EXERCISE INSTRUCTIONS. What you return must match the records exactly.
━━━━━━━━
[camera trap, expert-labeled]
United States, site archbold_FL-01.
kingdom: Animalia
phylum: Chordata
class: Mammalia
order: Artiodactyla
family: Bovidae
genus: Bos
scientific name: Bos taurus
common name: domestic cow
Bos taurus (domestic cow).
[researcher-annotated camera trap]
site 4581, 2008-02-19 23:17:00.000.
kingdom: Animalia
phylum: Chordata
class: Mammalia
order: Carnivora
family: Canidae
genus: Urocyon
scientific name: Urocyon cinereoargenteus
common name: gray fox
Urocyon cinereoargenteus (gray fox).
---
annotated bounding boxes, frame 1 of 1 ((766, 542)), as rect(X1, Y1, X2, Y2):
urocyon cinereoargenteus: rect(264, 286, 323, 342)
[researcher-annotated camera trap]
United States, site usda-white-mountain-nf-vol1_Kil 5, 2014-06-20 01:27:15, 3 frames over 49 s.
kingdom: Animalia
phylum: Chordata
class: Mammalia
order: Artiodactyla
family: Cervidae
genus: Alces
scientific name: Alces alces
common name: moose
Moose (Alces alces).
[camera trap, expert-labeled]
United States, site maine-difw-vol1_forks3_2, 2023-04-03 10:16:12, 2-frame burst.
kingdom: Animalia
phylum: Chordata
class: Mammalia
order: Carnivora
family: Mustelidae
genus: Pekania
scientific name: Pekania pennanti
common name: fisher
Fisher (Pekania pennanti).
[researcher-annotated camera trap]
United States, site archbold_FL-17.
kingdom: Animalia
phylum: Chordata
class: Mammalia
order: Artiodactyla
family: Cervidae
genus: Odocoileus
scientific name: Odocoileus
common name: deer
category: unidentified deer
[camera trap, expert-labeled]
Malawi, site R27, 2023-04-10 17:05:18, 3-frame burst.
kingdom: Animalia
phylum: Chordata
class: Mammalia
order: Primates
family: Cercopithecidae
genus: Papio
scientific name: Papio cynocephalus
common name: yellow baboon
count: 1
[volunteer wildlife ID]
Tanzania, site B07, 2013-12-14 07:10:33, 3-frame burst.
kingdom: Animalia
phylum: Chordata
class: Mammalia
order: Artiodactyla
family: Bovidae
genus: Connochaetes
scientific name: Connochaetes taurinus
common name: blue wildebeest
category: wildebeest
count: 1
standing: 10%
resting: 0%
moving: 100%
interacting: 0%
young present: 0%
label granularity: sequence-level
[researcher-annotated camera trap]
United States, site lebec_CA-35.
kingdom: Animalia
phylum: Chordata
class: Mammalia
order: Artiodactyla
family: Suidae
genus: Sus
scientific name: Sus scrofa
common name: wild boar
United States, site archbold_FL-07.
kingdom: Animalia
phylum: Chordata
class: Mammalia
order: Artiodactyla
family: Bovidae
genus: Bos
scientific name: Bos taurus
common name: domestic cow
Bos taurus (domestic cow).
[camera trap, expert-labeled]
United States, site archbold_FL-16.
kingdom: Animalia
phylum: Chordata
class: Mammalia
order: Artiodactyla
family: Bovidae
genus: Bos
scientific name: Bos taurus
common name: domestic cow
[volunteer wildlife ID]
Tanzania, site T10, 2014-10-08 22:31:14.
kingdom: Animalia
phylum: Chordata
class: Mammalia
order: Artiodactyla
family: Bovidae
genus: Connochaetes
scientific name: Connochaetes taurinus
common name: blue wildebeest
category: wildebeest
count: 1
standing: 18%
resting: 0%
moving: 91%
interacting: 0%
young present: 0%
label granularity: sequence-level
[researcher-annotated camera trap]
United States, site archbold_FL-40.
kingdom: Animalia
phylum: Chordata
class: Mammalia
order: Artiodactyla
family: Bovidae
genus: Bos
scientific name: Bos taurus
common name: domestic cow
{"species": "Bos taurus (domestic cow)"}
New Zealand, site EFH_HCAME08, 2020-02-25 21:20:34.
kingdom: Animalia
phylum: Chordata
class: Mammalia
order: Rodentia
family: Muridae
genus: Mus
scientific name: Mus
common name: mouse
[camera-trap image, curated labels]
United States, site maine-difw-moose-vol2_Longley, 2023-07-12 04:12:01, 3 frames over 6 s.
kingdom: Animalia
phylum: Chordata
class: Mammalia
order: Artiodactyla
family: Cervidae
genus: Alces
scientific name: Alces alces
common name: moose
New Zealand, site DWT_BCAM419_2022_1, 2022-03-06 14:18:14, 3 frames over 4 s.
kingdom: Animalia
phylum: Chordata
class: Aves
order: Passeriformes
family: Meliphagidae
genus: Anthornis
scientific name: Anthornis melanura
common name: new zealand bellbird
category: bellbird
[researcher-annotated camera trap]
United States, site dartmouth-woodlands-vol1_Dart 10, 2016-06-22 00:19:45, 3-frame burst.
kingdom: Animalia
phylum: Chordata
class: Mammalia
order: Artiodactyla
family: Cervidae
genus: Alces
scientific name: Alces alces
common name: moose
━━━━━━━━
TASK RESPONSE.
[camera trap, expert-labeled]
United States, site archbold_FL-01.
kingdom: Animalia
phylum: Chordata
class: Mammalia
order: Artiodactyla
family: Bovidae
genus: Bos
scientific name: Bos taurus
common name: domestic cow
Bos taurus (domestic cow).
[researcher-annotated camera trap]
site 4581, 2008-02-19 23:17:00.000.
kingdom: Animalia
phylum: Chordata
class: Mammalia
order: Carnivora
family: Canidae
genus: Urocyon
scientific name: Urocyon cinereoargenteus
common name: gray fox
Urocyon cinereoargenteus (gray fox).
---
annotated bounding boxes, frame 1 of 1 ((766, 542)), as rect(X1, Y1, X2, Y2):
urocyon cinereoargenteus: rect(264, 286, 323, 342)
[researcher-annotated camera trap]
United States, site usda-white-mountain-nf-vol1_Kil 5, 2014-06-20 01:27:15, 3 frames over 49 s.
kingdom: Animalia
phylum: Chordata
class: Mammalia
order: Artiodactyla
family: Cervidae
genus: Alces
scientific name: Alces alces
common name: moose
Moose (Alces alces).
[camera trap, expert-labeled]
United States, site maine-difw-vol1_forks3_2, 2023-04-03 10:16:12, 2-frame burst.
kingdom: Animalia
phylum: Chordata
class: Mammalia
order: Carnivora
family: Mustelidae
genus: Pekania
scientific name: Pekania pennanti
common name: fisher
Fisher (Pekania pennanti).
[researcher-annotated camera trap]
United States, site archbold_FL-17.
kingdom: Animalia
phylum: Chordata
class: Mammalia
order: Artiodactyla
family: Cervidae
genus: Odocoileus
scientific name: Odocoileus
common name: deer
category: unidentified deer
[camera trap, expert-labeled]
Malawi, site R27, 2023-04-10 17:05:18, 3-frame burst.
kingdom: Animalia
phylum: Chordata
class: Mammalia
order: Primates
family: Cercopithecidae
genus: Papio
scientific name: Papio cynocephalus
common name: yellow baboon
count: 1
[volunteer wildlife ID]
Tanzania, site B07, 2013-12-14 07:10:33, 3-frame burst.
kingdom: Animalia
phylum: Chordata
class: Mammalia
order: Artiodactyla
family: Bovidae
genus: Connochaetes
scientific name: Connochaetes taurinus
common name: blue wildebeest
category: wildebeest
count: 1
standing: 10%
resting: 0%
moving: 100%
interacting: 0%
young present: 0%
label granularity: sequence-level
[researcher-annotated camera trap]
United States, site lebec_CA-35.
kingdom: Animalia
phylum: Chordata
class: Mammalia
order: Artiodactyla
family: Suidae
genus: Sus
scientific name: Sus scrofa
common name: wild boar
United States, site archbold_FL-07.
kingdom: Animalia
phylum: Chordata
class: Mammalia
order: Artiodactyla
family: Bovidae
genus: Bos
scientific name: Bos taurus
common name: domestic cow
Bos taurus (domestic cow).
[camera trap, expert-labeled]
United States, site archbold_FL-16.
kingdom: Animalia
phylum: Chordata
class: Mammalia
order: Artiodactyla
family: Bovidae
genus: Bos
scientific name: Bos taurus
common name: domestic cow
[volunteer wildlife ID]
Tanzania, site T10, 2014-10-08 22:31:14.
kingdom: Animalia
phylum: Chordata
class: Mammalia
order: Artiodactyla
family: Bovidae
genus: Connochaetes
scientific name: Connochaetes taurinus
common name: blue wildebeest
category: wildebeest
count: 1
standing: 18%
resting: 0%
moving: 91%
interacting: 0%
young present: 0%
label granularity: sequence-level
[researcher-annotated camera trap]
United States, site archbold_FL-40.
kingdom: Animalia
phylum: Chordata
class: Mammalia
order: Artiodactyla
family: Bovidae
genus: Bos
scientific name: Bos taurus
common name: domestic cow
{"species": "Bos taurus (domestic cow)"}
New Zealand, site EFH_HCAME08, 2020-02-25 21:20:34.
kingdom: Animalia
phylum: Chordata
class: Mammalia
order: Rodentia
family: Muridae
genus: Mus
scientific name: Mus
common name: mouse
[camera-trap image, curated labels]
United States, site maine-difw-moose-vol2_Longley, 2023-07-12 04:12:01, 3 frames over 6 s.
kingdom: Animalia
phylum: Chordata
class: Mammalia
order: Artiodactyla
family: Cervidae
genus: Alces
scientific name: Alces alces
common name: moose
New Zealand, site DWT_BCAM419_2022_1, 2022-03-06 14:18:14, 3 frames over 4 s.
kingdom: Animalia
phylum: Chordata
class: Aves
order: Passeriformes
family: Meliphagidae
genus: Anthornis
scientific name: Anthornis melanura
common name: new zealand bellbird
category: bellbird
[researcher-annotated camera trap]
United States, site dartmouth-woodlands-vol1_Dart 10, 2016-06-22 00:19:45, 3-frame burst.
kingdom: Animalia
phylum: Chordata
class: Mammalia
order: Artiodactyla
family: Cervidae
genus: Alces
scientific name: Alces alces
common name: moose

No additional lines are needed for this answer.